Sunday, June 6, 2010

Carlos Bulosan, Humorist and Humoristic Commentator

Pity Carlos Bulosan. Or at least try to. He wrote a book, “The Laughter of My Father,” that was considered a best-seller in the United States in 1940, and is still regarded today as a comic gem, certainly by Louis Untermeyer, who included the story “My Father Goes to Court” in his humor anthology.

But he didn’t mean it to be that way. Bulosan wrote with an undertone of social commentary that, like Multatuli’s “Max Havelaar,” was meant to comment on the rich trampling down the poor. Few Americans read Bulosan today, but fewer still read Multatuli – though his Dutch origins may also play a role in that obscurity.

It doesn’t help, as many critics of Bulosan’s criticism have pointed out, that in “My Father Goes to Court,” the poor family wins.

WARNING: I’m starting here with the zinger to the story, so if you’ve not yet read the tale, just stop right now.

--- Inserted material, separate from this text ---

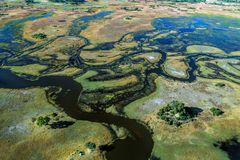 Okavangodelta von oben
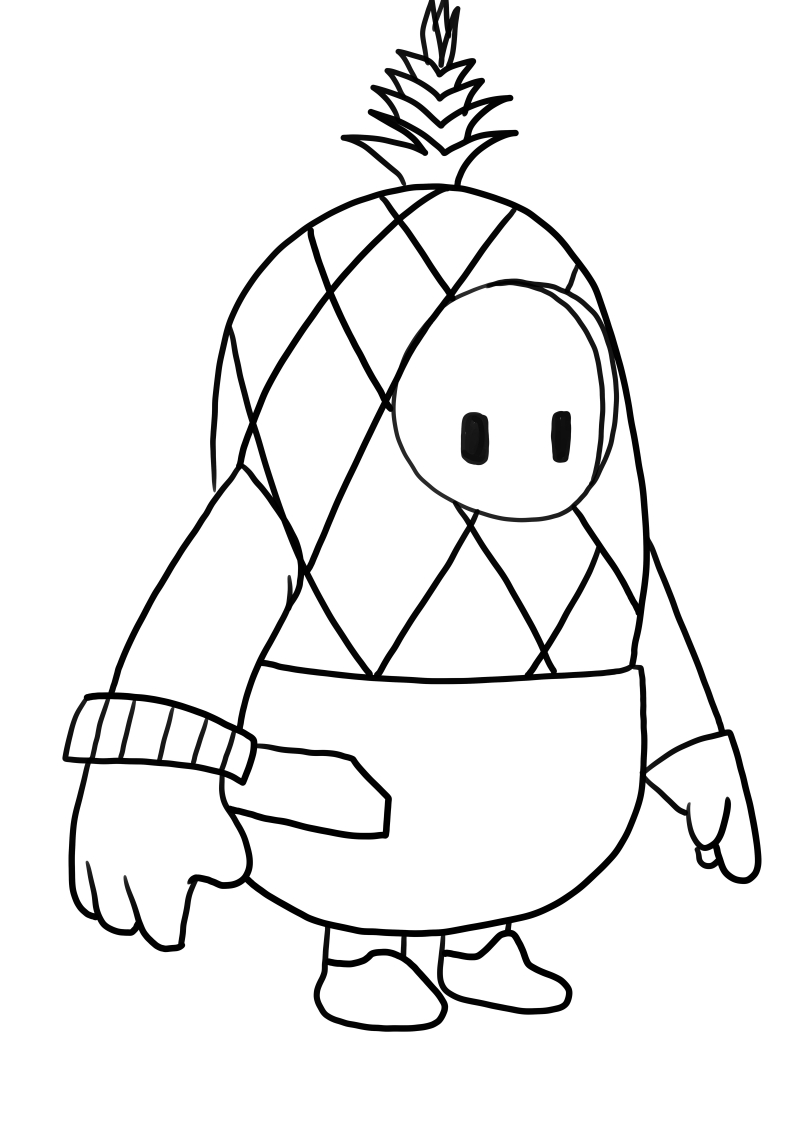 Pineapple from Fall Guys coloring page to print and coloring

Bulosan writes of a rich man who takes his father to court because while the man has been able to feed his children well, it’s Bulosan’s poor, and poorly nourished family, that has the health the rich man thought he could buy. So the rich man takes the other family to court, accusing them of stealing “the spirit” of his family’s food and wealth. He demands payment. The wise, poor father then does this:

“Do you claim that we stole the spirit of your wealth and became a laughing family while yours became morose and sad” Father asked.


“Do you claim we stole the spirit of your food by hanging outside your windows when your servants cooked it?” Father asked.


“Then we are going to pay you right now,” Father said. He walked over to where we children were sitting on the bench and took my straw hat off my lap and began filling it up with centavo pieces that he took out of his pockets. He went to Mother, who added a fistful of silver coins. My brothers threw in their small change.

“May I walk to the room across the hall and stay there for a few minutes, Judge?” Father asked.

“As you wish.”

“Than you,” Father said. He strode into the other room with the hat in his hands. It was almost full of coins. The doors of both rooms were wide open.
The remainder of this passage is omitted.